### [Problem to work on]
Rewrite the items between the lines holding "Among pixel 444" and "14391 millimetres", inclusive, replacing "soccer cleat" with "football boot" and leaving everything else unchanged. Leave the pictures out of your answer.

:::::

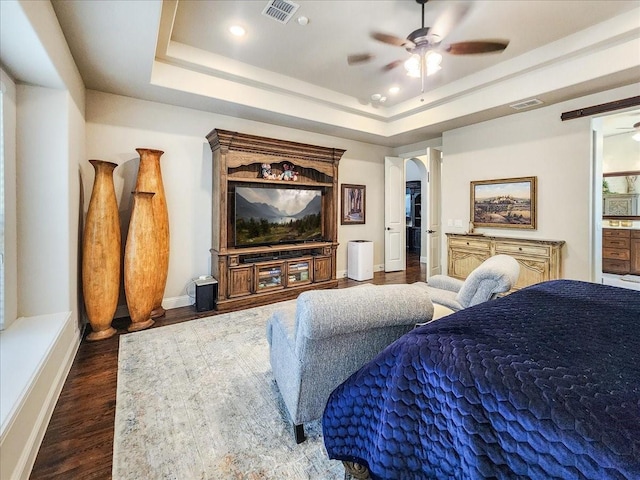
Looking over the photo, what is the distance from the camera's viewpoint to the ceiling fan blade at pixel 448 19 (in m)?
2.78

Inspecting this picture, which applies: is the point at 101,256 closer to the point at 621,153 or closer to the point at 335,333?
the point at 335,333

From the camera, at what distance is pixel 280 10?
2.83 metres

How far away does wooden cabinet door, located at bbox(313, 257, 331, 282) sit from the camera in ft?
16.7

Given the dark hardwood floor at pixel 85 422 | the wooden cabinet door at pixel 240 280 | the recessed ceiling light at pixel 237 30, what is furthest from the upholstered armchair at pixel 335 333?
the recessed ceiling light at pixel 237 30

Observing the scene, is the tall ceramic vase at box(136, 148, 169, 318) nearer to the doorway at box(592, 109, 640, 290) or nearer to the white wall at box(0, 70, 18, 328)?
the white wall at box(0, 70, 18, 328)

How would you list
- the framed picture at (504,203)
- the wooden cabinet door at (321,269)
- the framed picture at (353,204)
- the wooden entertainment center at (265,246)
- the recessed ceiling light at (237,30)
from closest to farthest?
the recessed ceiling light at (237,30) → the wooden entertainment center at (265,246) → the framed picture at (504,203) → the wooden cabinet door at (321,269) → the framed picture at (353,204)

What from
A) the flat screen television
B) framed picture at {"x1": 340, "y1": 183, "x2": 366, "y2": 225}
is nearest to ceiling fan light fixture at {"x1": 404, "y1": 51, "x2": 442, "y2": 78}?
the flat screen television

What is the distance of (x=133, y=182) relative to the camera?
386 centimetres

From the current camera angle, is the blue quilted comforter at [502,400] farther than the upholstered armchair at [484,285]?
No

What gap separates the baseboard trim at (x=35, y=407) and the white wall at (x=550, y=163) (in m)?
5.51

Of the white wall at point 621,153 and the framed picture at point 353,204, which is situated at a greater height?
the white wall at point 621,153

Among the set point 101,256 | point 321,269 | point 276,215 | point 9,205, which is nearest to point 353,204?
point 321,269

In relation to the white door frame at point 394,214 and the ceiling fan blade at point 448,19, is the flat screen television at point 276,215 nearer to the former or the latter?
the white door frame at point 394,214

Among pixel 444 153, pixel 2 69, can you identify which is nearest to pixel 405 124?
pixel 444 153
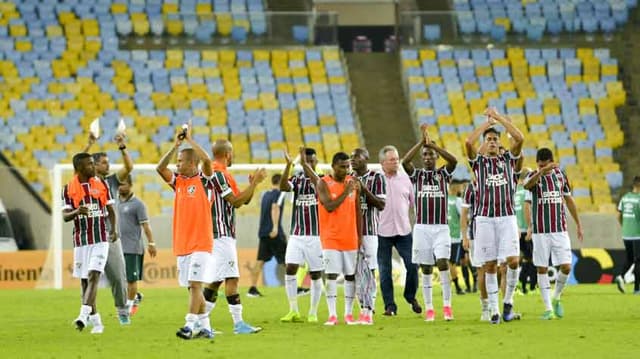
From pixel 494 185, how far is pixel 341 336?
311 centimetres

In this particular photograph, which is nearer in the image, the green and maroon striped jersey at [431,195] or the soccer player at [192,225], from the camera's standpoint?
the soccer player at [192,225]

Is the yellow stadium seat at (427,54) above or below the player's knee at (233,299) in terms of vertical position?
above

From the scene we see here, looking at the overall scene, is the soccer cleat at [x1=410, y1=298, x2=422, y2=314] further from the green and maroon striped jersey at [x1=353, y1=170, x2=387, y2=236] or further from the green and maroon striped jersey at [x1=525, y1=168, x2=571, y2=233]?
the green and maroon striped jersey at [x1=525, y1=168, x2=571, y2=233]

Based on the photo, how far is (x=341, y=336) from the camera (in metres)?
14.4

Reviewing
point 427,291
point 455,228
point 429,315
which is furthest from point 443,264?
point 455,228

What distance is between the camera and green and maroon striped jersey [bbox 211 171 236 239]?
14391 millimetres

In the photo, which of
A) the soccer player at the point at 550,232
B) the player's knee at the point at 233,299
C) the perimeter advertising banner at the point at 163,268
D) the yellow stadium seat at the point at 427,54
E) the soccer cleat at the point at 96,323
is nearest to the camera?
the player's knee at the point at 233,299

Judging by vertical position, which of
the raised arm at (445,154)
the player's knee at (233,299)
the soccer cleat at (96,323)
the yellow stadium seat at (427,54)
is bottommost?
the soccer cleat at (96,323)

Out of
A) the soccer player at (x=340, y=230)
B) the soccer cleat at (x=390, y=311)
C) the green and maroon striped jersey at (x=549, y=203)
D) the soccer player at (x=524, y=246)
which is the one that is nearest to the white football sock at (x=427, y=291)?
the soccer player at (x=340, y=230)

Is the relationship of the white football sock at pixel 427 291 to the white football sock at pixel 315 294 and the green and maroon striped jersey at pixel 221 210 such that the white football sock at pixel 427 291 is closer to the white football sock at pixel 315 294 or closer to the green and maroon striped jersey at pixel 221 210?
the white football sock at pixel 315 294

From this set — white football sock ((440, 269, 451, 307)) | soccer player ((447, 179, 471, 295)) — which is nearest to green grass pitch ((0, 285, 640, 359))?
white football sock ((440, 269, 451, 307))

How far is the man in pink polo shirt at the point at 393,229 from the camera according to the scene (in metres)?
18.4

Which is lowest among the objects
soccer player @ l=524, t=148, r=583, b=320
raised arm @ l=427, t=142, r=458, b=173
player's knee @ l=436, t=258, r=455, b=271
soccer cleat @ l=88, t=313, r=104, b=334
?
soccer cleat @ l=88, t=313, r=104, b=334

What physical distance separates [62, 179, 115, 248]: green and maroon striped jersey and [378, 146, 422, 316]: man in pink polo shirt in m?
4.24
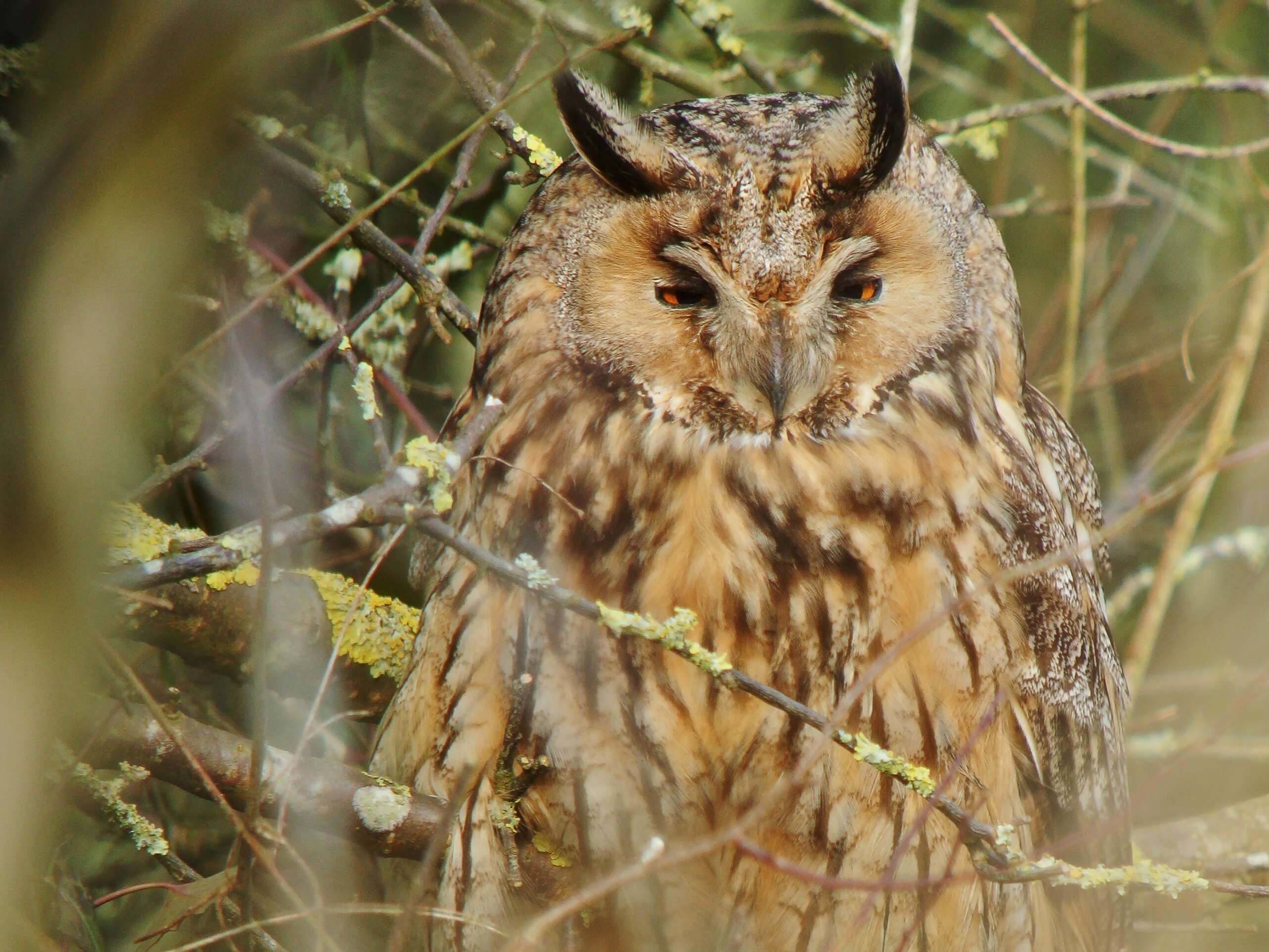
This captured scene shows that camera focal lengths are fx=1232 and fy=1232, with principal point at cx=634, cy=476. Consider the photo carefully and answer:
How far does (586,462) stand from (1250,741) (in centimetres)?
171

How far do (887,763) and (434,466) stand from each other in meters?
0.57

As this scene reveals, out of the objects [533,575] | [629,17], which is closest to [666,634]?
[533,575]

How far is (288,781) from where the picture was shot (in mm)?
1478

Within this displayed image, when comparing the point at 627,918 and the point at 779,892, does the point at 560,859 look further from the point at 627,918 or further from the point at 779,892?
the point at 779,892

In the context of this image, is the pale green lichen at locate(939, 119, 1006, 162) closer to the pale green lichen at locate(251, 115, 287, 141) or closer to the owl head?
the owl head

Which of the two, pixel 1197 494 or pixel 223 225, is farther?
pixel 1197 494

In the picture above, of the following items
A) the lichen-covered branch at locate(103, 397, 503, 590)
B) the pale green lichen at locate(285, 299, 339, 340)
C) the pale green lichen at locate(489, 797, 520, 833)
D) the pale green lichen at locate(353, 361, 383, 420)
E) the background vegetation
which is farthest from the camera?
the pale green lichen at locate(285, 299, 339, 340)

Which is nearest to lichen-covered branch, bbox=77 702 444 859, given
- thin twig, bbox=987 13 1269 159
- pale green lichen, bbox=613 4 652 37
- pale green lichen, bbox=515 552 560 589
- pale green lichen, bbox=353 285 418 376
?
pale green lichen, bbox=515 552 560 589

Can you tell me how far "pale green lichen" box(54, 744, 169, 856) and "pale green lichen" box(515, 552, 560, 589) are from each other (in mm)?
505

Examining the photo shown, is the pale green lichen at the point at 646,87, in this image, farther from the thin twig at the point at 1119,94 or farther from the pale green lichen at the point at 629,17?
the thin twig at the point at 1119,94

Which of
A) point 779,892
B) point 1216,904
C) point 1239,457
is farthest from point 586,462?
point 1216,904

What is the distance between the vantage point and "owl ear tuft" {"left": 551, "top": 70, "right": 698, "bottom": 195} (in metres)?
1.54

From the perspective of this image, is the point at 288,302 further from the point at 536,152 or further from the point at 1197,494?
the point at 1197,494

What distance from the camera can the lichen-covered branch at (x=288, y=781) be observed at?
56.5 inches
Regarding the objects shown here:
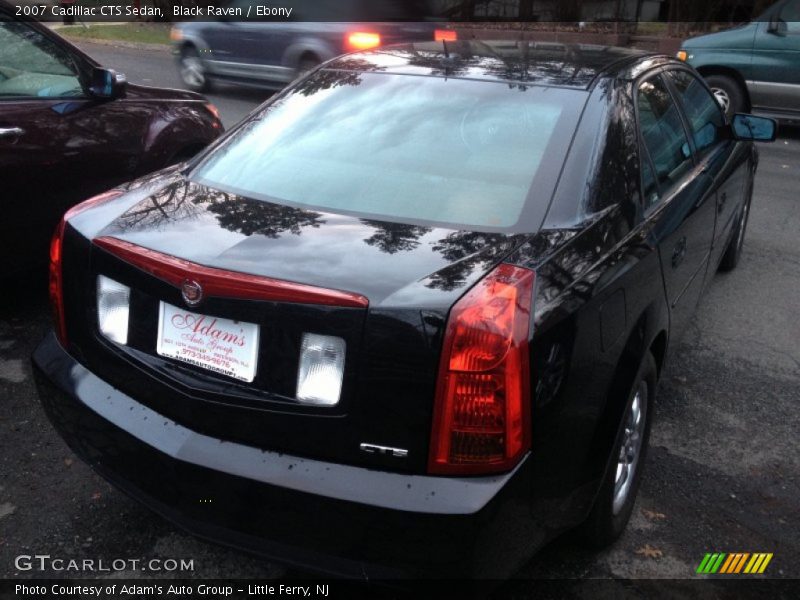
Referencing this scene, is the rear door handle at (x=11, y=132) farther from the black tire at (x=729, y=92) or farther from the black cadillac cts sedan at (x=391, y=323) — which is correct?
the black tire at (x=729, y=92)

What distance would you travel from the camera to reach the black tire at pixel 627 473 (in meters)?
2.79

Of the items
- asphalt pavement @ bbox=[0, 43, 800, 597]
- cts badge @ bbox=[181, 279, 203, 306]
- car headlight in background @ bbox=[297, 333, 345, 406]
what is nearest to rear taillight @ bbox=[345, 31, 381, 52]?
asphalt pavement @ bbox=[0, 43, 800, 597]

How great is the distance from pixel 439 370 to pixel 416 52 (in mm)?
2071

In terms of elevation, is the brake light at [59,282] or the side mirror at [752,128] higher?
the side mirror at [752,128]

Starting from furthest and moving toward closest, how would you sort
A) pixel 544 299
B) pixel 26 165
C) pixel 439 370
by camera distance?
pixel 26 165 → pixel 544 299 → pixel 439 370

:::::

### [Solution to the exercise]
Among pixel 444 153, pixel 2 69, can you identify which is nearest to pixel 405 124?
pixel 444 153
From pixel 494 185, how far is pixel 341 336?
311 centimetres

In this particular photograph, which is nearer in the image, the green and maroon striped jersey at [431,195] or the soccer player at [192,225], from the camera's standpoint?
the soccer player at [192,225]

Is the yellow stadium seat at (427,54) above or below the player's knee at (233,299) in terms of vertical position?
above

From the scene we see here, looking at the overall scene, is the football boot at [x1=410, y1=298, x2=422, y2=314] further from the green and maroon striped jersey at [x1=353, y1=170, x2=387, y2=236] or further from the green and maroon striped jersey at [x1=525, y1=168, x2=571, y2=233]?
the green and maroon striped jersey at [x1=525, y1=168, x2=571, y2=233]

Based on the photo, how far is (x=341, y=336) from the camera (in metres)?
14.4

Reviewing
point 427,291
point 455,228
point 429,315
which is furthest from point 443,264?
point 455,228

What distance is between the camera and green and maroon striped jersey [bbox 211 171 236 239]?
14391 millimetres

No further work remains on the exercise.